Convening a stakeholder group to prioritise topics across the whole scope of a large review group.

Article type
Authors
Dennett E1, Stovold E1, Fortescue R1
1Cochrane Airways, St George's University of London
Abstract
Background:
Cochrane Airways works with authors (typically healthcare professionals and researchers) to produce systematic reviews on asthma, chronic obstructive pulmonary disease (COPD), bronchiectasis, sleep apnoea, cough, interstitial and other lung diseases. We have published more than 370 reviews and have over 40 protocols in progress.
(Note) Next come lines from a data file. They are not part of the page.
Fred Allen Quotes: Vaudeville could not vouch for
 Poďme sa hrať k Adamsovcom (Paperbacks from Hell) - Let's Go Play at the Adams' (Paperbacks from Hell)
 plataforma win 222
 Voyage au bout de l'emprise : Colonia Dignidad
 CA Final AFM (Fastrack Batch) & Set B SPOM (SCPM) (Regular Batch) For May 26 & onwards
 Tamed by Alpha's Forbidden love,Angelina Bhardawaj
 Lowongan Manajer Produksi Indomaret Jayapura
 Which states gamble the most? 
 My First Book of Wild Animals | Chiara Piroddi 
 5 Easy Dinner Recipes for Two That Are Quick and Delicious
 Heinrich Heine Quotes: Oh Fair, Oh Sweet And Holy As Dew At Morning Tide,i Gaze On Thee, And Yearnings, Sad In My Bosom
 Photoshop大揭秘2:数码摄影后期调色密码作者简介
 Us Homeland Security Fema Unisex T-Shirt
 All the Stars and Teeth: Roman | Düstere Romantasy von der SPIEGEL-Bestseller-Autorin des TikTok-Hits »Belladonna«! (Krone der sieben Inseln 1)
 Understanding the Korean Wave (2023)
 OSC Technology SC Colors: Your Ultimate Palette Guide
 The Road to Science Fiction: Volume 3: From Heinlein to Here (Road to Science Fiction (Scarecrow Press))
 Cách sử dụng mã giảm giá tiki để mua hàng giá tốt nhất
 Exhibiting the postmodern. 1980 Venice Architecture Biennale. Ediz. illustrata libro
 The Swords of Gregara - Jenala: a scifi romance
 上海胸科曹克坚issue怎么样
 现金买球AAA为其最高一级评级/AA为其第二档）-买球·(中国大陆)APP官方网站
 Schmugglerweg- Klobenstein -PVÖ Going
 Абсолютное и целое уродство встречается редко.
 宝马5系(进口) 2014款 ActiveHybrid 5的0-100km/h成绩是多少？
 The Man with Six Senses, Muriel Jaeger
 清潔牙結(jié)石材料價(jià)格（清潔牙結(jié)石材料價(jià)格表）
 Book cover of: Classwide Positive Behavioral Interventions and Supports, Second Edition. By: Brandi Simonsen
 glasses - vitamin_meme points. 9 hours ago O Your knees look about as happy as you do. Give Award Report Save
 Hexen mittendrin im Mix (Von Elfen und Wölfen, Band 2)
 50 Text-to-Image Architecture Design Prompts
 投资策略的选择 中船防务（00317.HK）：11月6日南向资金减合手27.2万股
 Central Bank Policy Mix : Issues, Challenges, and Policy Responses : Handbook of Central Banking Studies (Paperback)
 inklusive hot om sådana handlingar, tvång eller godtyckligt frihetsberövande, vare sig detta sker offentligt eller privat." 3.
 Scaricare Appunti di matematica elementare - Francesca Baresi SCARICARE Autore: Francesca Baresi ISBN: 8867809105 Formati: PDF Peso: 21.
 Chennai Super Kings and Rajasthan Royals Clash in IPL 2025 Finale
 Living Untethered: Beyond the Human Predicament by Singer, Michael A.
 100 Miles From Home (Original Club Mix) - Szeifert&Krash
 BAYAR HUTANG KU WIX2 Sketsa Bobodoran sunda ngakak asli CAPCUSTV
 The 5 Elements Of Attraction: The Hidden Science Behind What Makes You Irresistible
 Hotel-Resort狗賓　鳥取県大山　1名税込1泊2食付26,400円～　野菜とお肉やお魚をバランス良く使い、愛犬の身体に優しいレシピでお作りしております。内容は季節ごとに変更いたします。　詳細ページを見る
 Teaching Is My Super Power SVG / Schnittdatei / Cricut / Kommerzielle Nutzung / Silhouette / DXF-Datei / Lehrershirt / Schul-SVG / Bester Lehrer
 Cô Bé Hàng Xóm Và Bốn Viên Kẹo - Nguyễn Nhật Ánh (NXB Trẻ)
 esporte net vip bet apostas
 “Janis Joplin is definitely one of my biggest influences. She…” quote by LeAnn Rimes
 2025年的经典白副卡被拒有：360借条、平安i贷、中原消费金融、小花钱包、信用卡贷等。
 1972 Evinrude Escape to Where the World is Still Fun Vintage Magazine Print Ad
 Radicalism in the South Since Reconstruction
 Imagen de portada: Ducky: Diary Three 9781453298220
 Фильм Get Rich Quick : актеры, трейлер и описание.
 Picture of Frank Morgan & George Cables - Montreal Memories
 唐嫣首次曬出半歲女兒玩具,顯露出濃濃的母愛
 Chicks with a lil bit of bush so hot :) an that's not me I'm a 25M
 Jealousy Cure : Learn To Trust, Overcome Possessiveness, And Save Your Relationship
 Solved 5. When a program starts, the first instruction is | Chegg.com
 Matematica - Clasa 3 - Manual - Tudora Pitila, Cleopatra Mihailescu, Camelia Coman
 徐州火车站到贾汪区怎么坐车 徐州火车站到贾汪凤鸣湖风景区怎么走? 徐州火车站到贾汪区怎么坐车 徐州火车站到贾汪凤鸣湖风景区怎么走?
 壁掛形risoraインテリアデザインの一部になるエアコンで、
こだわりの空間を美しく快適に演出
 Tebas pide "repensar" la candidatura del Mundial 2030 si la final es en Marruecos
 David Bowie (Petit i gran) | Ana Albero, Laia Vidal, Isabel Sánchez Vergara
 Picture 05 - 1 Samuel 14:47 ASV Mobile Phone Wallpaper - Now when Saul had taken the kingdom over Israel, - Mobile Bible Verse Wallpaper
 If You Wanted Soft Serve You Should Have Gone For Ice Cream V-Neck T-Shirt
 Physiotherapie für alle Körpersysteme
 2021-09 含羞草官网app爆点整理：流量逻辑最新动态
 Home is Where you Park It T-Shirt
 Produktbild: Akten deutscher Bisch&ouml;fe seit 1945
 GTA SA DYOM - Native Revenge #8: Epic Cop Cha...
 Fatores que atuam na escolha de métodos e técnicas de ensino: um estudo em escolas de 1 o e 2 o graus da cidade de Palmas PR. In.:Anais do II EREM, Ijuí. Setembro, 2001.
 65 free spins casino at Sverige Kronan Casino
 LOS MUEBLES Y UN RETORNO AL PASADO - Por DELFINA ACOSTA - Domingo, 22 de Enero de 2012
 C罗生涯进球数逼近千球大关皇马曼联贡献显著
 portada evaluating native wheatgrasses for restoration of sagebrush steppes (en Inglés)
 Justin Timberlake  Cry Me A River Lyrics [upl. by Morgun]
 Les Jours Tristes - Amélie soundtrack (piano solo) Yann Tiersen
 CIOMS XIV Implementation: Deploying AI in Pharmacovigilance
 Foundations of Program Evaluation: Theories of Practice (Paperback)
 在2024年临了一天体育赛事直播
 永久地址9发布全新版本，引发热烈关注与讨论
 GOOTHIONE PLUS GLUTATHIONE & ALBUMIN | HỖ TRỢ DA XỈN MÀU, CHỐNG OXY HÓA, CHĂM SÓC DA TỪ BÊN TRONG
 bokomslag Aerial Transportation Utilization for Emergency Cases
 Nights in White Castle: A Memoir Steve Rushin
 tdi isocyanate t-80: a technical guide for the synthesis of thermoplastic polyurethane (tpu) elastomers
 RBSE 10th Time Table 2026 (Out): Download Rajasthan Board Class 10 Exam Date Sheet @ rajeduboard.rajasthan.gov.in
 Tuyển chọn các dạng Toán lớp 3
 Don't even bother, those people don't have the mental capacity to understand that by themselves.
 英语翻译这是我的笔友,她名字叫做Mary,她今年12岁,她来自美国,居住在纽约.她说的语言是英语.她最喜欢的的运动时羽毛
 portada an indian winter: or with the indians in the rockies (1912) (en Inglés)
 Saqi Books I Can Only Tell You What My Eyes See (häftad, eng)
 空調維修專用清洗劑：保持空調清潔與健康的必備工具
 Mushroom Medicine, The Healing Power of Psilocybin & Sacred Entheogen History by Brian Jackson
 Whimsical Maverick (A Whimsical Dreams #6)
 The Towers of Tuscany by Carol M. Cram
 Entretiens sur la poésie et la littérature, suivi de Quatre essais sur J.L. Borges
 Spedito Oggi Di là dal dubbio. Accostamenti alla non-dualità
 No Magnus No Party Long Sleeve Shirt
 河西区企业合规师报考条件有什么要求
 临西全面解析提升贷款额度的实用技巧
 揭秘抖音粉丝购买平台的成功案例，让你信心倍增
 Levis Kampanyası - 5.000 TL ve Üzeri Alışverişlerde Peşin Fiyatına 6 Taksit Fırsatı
Cochrane Airways has always experienced a tension in dealing with the many different topics in our scope. Asthma and COPD affect a lot of people around the world and cost health services a lot of money. We have done priority-setting work in asthma and COPD previously. But the rarer diseases in our scope are very important for the people living with them and those that care for them, and deserve to be prioritised. While we would like to have enough time to prioritise each section of our scope in detail, it is not practical with our current resources, hence our decision to conduct a “whole-of-scope” prioritisation exercise. We also wanted to make our process more transparent and bring in stakeholder voices.

Methods:
We convened a group of stakeholders, the Cochrane Airways Priority-Setting Group (CAPSG), to prioritise research questions that will be developed into a series of Cochrane Reviews. We planned to generate research questions in two ways: 1) a one-off survey in 2019; and 2) a rolling priority setting process.
We posted and promoted a survey on social media and by email to ask patients, carers, researchers and healthcare professionals for their most important questions about respiratory health. We called the survey “your lungs, your questions”.

Results:
We received 147 responses to the survey. We cleaned up the responses by removing the uncertainties that were unclear, splitting some longer answers into separate uncertainties and redrafting some for clarity. This resulted in 100 unique uncertainties.

The CAPSG comprised of 12 people including people living with a chronic lung disease, researchers and health professionals. The CAPSG attended three online meetings and ranked the 100 uncertainties in two rounds. The final outcome was a ranked list of 12 uncertainties covering a range of airways diseases.

Future work:
We will carry out further scoping work to develop the uncertainties into questions suitable for Cochrane Reviews.

Through the rolling priority-setting program we aim to select priority Cochrane updates and reviews from ongoing work such as literature surveillance, the most highly cited or accessed reviews, reviews identified by guideline groups and review proposals submitted by prospective Cochrane authors. We expect to be able to present the first round of this project at the 2020 Cochrane Colloquium.

Public involvement:
Sixty eight per cent of respondents to the survey identified primarily as a patient and 21% identified as a carer. Two members of the CAPSG identified as patients, one as both a family member and researcher, and at least one of the researchers live with a respiratory condition.